→ Description of the task:
Collect every line of the records below that contains the string "shirt" and copy each one. Case counts.

→ Excerpted data:
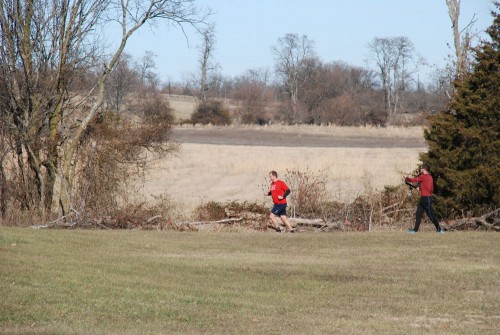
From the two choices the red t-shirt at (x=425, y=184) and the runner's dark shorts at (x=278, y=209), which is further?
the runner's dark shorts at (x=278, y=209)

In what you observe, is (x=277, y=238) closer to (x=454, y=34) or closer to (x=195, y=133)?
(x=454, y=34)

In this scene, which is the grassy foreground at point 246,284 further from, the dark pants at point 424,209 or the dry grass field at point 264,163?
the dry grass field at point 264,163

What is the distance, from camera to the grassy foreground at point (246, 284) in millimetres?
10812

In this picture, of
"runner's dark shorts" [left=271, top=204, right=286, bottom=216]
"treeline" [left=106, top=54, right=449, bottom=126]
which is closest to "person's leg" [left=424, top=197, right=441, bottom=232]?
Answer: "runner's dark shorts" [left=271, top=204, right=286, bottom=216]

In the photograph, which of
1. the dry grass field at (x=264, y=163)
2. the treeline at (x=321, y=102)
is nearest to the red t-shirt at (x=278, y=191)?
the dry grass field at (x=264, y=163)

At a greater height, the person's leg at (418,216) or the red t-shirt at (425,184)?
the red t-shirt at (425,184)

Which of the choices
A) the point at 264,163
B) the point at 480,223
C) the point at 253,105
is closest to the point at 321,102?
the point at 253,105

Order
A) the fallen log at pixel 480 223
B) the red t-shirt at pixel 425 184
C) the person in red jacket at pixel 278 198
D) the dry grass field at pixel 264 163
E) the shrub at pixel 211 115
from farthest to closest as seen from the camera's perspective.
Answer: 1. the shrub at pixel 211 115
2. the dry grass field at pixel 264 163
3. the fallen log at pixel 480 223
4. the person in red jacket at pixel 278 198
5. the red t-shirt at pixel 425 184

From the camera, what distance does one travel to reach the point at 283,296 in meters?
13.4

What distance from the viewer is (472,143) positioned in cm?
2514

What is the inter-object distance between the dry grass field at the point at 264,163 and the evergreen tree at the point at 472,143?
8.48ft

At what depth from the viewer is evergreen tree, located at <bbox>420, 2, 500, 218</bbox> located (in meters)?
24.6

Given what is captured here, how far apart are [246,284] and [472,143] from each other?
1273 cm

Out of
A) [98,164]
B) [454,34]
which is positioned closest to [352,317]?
--
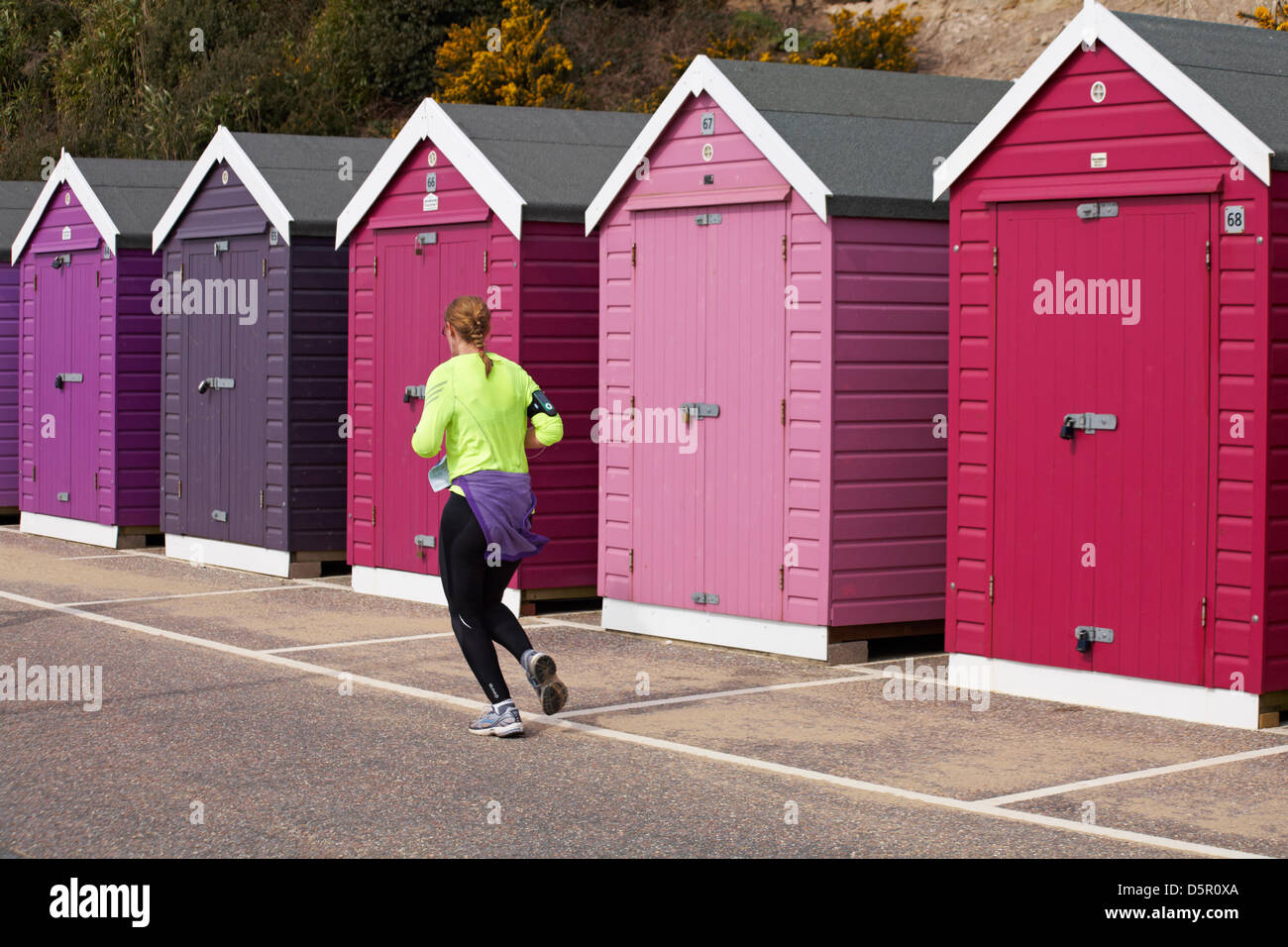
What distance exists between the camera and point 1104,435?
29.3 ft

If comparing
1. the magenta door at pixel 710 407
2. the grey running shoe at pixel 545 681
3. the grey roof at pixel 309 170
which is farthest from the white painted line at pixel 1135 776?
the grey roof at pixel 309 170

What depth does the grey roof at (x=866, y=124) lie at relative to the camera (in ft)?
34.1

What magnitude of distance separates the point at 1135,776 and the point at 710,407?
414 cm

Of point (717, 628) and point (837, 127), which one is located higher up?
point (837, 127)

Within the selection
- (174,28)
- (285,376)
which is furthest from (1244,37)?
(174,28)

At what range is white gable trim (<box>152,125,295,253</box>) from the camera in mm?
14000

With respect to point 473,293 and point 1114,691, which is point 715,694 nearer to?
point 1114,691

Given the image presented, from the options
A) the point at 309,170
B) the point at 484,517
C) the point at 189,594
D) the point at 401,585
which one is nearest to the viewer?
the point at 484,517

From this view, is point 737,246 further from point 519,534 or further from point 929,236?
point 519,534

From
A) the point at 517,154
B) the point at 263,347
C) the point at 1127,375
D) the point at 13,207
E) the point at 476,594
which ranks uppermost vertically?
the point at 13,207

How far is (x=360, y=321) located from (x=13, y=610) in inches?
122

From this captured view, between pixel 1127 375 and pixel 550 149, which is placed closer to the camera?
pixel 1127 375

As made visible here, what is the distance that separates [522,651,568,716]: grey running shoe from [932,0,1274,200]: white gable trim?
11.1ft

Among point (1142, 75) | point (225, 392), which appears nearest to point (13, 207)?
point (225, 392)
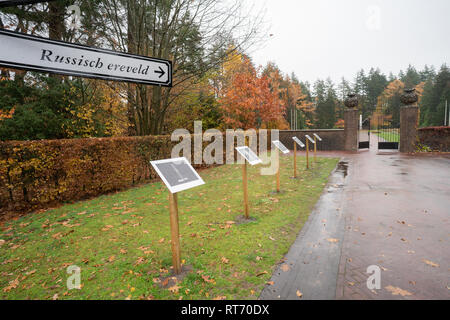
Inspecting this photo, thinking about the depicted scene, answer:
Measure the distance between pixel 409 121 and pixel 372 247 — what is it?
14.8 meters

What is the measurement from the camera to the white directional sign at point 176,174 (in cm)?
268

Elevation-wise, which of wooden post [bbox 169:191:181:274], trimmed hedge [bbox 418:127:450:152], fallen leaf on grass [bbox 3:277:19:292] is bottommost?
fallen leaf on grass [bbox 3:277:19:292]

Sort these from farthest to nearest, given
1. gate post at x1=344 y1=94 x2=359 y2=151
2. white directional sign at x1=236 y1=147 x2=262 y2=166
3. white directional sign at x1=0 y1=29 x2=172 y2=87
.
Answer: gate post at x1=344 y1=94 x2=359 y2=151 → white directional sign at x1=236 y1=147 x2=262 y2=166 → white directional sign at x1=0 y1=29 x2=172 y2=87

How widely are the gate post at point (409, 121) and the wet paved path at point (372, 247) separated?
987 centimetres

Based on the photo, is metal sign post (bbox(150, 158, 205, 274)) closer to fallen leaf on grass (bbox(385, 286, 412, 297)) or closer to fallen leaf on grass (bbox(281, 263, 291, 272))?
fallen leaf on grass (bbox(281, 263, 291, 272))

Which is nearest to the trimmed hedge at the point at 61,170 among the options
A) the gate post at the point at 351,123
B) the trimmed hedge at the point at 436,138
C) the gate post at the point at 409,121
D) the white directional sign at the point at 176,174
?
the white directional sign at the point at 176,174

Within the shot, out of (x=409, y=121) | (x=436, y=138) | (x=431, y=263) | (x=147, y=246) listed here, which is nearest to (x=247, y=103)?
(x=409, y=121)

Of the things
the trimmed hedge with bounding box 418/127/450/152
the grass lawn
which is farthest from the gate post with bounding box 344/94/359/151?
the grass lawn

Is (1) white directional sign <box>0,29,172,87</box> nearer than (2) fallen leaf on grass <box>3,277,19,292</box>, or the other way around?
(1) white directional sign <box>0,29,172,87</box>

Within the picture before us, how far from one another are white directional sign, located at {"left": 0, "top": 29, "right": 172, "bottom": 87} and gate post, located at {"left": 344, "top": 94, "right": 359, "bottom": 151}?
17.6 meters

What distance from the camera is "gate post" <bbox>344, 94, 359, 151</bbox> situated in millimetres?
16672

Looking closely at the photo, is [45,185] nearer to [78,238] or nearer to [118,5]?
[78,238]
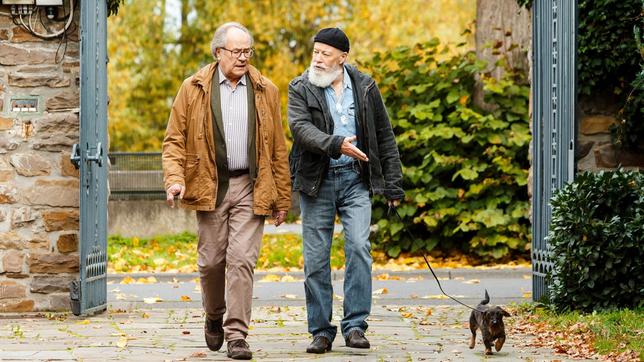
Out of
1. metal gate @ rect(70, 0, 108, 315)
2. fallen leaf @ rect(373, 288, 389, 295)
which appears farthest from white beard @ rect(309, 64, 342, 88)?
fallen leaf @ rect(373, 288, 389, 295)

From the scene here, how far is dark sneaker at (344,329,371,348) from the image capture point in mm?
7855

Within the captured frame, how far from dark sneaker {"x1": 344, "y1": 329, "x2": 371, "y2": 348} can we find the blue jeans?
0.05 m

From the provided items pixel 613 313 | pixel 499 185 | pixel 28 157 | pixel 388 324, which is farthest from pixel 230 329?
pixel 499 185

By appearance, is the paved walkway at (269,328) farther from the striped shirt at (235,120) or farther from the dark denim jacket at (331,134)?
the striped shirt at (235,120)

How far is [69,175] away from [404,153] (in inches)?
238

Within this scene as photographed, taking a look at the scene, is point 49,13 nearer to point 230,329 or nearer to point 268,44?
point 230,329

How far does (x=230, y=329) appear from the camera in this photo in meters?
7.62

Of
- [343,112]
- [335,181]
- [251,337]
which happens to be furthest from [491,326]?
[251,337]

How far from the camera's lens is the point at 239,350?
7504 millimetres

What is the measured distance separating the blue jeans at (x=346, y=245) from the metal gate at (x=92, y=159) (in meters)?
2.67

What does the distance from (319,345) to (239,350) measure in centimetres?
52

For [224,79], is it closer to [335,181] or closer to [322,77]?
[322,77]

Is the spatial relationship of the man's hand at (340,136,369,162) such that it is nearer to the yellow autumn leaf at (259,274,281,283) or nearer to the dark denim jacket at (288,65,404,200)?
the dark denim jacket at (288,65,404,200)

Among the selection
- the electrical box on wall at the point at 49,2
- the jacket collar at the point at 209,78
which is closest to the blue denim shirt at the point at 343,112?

→ Complete response:
From the two choices the red t-shirt at (x=425, y=184) and the runner's dark shorts at (x=278, y=209), which is further?
is nearest to the red t-shirt at (x=278, y=191)?
At a greater height, the person's leg at (418,216) or the red t-shirt at (425,184)?
the red t-shirt at (425,184)
B) the red t-shirt at pixel 425 184
5. the red t-shirt at pixel 425 184
By appearance, is the paved walkway at (269,328) farther from the striped shirt at (235,120) or farther from the dark denim jacket at (331,134)?
the striped shirt at (235,120)
which is closest to the blue denim shirt at the point at 343,112?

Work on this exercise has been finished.